Written instruction A> Render the stretch of the rows from their first line through the line containing "[156,378,179,421]", both ends included, as a Markdown table with the columns Line and Content. Give each line a number and omit blank lines.

Selected passage>
MultiBird on L2 - A crazy idea for Fail Over y and Load Balancing

Sun Jan 24 11:55:51 CET 2021

OK

Em dom, 24 de jan de 2021 07:49, Alexander Zubkov <green at qrator.net>
escreveu:

> On Fri, Jan 22, 2021 at 3:24 PM Douglas Fischer
> <fischerdouglas at gmail.com> wrote:
> >
> > The big difference is the single point of failure.
> >
> > With a host doing that redirection, We will have load balancing and
> different boxes(physically different) running multiple instances.
> > But We will still suffer from single-point-of-failure.
> >
> > To solve that, We will need another layer of redundancy of that
> redirector layer.
> > And will be necessary at least two other machines. Or even more,
> depending on how strong is the need for redundancy.
> > More things to deal with...
>
> I still don't get it much. Yes, if you place one balancer, you have a
> single point of failure. But you can make backup balancers.
> So you have your pool of bird daemons on balancers or somewhere else,
> then you have several balancers that balance connections to birds and
> those are redundant, so that when one fails, the balancing function is
> moved to another.
> Balancers can be made redundant with VRRP for example and then route
> connections to the pool of birds. What is missing here for your aim?
>
> >
> >
> >
> > My idea is to join Redundancy and Load-Balancing on the same layer
> solution.

Written instruction B> Reproduce the stretch of the MultiBird thread from "Em dom, 24 de" through "running multiple instances." word for word.

Listing>
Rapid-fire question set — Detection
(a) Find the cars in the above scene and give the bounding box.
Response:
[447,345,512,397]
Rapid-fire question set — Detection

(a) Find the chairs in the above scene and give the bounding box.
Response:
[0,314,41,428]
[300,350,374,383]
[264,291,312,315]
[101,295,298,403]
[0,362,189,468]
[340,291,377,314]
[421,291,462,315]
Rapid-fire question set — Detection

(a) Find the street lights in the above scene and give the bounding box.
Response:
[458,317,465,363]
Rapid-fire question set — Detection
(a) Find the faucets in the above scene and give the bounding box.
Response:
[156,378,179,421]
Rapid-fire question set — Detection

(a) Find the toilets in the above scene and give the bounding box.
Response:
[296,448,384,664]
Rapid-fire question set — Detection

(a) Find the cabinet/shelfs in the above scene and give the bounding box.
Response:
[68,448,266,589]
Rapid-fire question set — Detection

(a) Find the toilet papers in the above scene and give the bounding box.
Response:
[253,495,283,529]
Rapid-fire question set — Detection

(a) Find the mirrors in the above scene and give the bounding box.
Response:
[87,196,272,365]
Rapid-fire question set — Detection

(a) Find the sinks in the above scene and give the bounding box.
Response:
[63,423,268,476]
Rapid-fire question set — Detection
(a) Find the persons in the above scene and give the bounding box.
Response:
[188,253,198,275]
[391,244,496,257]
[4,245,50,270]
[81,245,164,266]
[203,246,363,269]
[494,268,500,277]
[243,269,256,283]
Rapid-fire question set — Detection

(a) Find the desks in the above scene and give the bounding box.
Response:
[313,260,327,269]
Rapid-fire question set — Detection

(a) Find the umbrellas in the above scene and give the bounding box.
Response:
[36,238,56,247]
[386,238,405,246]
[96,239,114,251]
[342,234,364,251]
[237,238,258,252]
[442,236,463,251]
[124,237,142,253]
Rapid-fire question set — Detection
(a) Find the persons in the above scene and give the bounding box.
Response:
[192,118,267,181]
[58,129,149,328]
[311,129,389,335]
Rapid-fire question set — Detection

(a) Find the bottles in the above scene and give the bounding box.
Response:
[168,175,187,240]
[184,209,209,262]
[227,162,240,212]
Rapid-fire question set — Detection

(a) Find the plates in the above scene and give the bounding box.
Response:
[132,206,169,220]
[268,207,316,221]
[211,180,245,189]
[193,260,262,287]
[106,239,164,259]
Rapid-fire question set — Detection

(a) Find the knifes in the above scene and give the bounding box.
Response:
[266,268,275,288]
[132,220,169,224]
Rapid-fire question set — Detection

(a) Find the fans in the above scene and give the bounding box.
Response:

Reply A>
| Line | Content |
|---|---|
| 1 | Rapid-fire question set — Detection |
| 2 | (a) Find the cars in the above scene and give the bounding box. |
| 3 | Response: |
| 4 | [447,345,512,397] |
| 5 | Rapid-fire question set — Detection |
| 6 | (a) Find the chairs in the above scene and give the bounding box. |
| 7 | Response: |
| 8 | [0,314,41,428] |
| 9 | [300,350,374,383] |
| 10 | [264,291,312,315] |
| 11 | [101,295,298,403] |
| 12 | [0,362,189,468] |
| 13 | [340,291,377,314] |
| 14 | [421,291,462,315] |
| 15 | Rapid-fire question set — Detection |
| 16 | (a) Find the street lights in the above scene and give the bounding box. |
| 17 | Response: |
| 18 | [458,317,465,363] |
| 19 | Rapid-fire question set — Detection |
| 20 | (a) Find the faucets in the above scene and give the bounding box. |
| 21 | Response: |
| 22 | [156,378,179,421] |

Reply B>
Em dom, 24 de jan de 2021 07:49, Alexander Zubkov <green at qrator.net>
escreveu:

> On Fri, Jan 22, 2021 at 3:24 PM Douglas Fischer
> <fischerdouglas at gmail.com> wrote:
> >
> > The big difference is the single point of failure.
> >
> > With a host doing that redirection, We will have load balancing and
> different boxes(physically different) running multiple instances.